Reporter Fights to Air Diary of James Brown’s Wife

NEWBERRY, S.C. — Sue Summer may seem at first glance an unlikely candidate to be involved in one of South Carolina’s most contentious press freedom cases in recent years.

She writes for a small newspaper in this placid town of 10,000, hosts a local radio “Coffee Hour” and edits a magazine food section. In her spare time, she provides day care for her 4-year-old granddaughter and helps organize community events like the Newberry Ice Cream Churn-Off.

But friends and co-workers warn that those who underestimate Mrs. Summer’s grit and tenacity do so at their peril.

“I have no dollars in this fight, but I do have a dog,” Mrs. Summer, 62, said on Monday after the State Supreme Court agreed to take up the case that has put her in the cross hairs of a powerful judge and the lawyers who have been squabbling over the estate of James Brown, the Godfather of Soul, since his death on Christmas Day 2006.

Patricia Edwards, Ms. Summer’s editor at The Newberry Observer, which publishes three times a week and has a circulation of just over 4,000, described Mrs. Summer as a passionate “journalist’s journalist.”
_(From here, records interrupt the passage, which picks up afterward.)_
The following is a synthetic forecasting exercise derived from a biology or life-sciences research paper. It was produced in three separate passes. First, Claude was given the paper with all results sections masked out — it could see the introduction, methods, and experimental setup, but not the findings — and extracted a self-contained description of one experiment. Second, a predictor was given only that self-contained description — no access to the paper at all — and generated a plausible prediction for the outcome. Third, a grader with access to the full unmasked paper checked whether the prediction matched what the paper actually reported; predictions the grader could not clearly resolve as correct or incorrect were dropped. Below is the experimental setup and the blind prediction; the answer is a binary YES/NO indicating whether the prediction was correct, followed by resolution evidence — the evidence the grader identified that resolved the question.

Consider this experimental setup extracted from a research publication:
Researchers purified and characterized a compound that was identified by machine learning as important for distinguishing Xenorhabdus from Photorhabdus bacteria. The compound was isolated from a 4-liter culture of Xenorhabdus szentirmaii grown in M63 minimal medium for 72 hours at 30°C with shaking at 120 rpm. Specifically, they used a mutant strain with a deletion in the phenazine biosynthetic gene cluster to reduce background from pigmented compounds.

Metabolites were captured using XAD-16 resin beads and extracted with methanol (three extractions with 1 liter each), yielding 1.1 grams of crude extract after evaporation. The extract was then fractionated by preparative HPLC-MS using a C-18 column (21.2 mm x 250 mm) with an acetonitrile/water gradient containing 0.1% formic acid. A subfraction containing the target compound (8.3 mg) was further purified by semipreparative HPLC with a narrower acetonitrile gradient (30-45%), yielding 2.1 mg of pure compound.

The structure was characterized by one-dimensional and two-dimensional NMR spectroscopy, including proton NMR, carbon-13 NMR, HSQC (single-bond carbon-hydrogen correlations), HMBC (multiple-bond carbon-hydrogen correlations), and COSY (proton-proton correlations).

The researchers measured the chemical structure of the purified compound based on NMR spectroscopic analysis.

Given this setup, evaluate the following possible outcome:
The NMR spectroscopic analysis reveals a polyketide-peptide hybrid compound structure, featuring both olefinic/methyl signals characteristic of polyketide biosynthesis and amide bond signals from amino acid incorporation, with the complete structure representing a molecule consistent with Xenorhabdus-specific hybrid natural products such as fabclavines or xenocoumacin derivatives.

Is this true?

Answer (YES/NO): NO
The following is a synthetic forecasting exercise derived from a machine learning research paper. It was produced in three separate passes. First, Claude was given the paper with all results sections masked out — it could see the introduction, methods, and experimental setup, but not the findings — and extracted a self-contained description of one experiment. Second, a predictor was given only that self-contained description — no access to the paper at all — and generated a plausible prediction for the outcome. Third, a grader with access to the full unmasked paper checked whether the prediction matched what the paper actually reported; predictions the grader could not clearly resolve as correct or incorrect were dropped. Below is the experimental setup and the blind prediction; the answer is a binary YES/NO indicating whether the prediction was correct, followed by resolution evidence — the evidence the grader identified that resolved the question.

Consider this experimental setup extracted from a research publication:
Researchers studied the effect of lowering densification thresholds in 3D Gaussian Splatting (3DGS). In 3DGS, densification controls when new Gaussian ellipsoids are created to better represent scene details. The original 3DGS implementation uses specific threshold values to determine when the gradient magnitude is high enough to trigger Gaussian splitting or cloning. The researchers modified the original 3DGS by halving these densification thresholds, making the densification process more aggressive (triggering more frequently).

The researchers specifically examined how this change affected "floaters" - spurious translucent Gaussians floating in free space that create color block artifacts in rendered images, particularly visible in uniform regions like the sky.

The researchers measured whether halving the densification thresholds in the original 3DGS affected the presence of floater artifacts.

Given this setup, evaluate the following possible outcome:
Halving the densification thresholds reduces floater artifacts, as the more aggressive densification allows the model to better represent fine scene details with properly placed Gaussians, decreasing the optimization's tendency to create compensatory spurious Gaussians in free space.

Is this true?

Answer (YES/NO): NO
“She firmly believes that open records should be used to let people know what’s going on inside their government, and this James Brown brouhaha is an excellent example of that,” Ms. Edwards said. “When you think about the money involved in that estate, if she had not done what she did, what would have happened?”

The headline on an earlier version of this article mistated the person who kept a diary that is involved in a dispute over the estate of James Brown. The diary was kept by Tommie Rae Hynie Brown, the wife of Mr. Brown, not by Mr. Brown himself.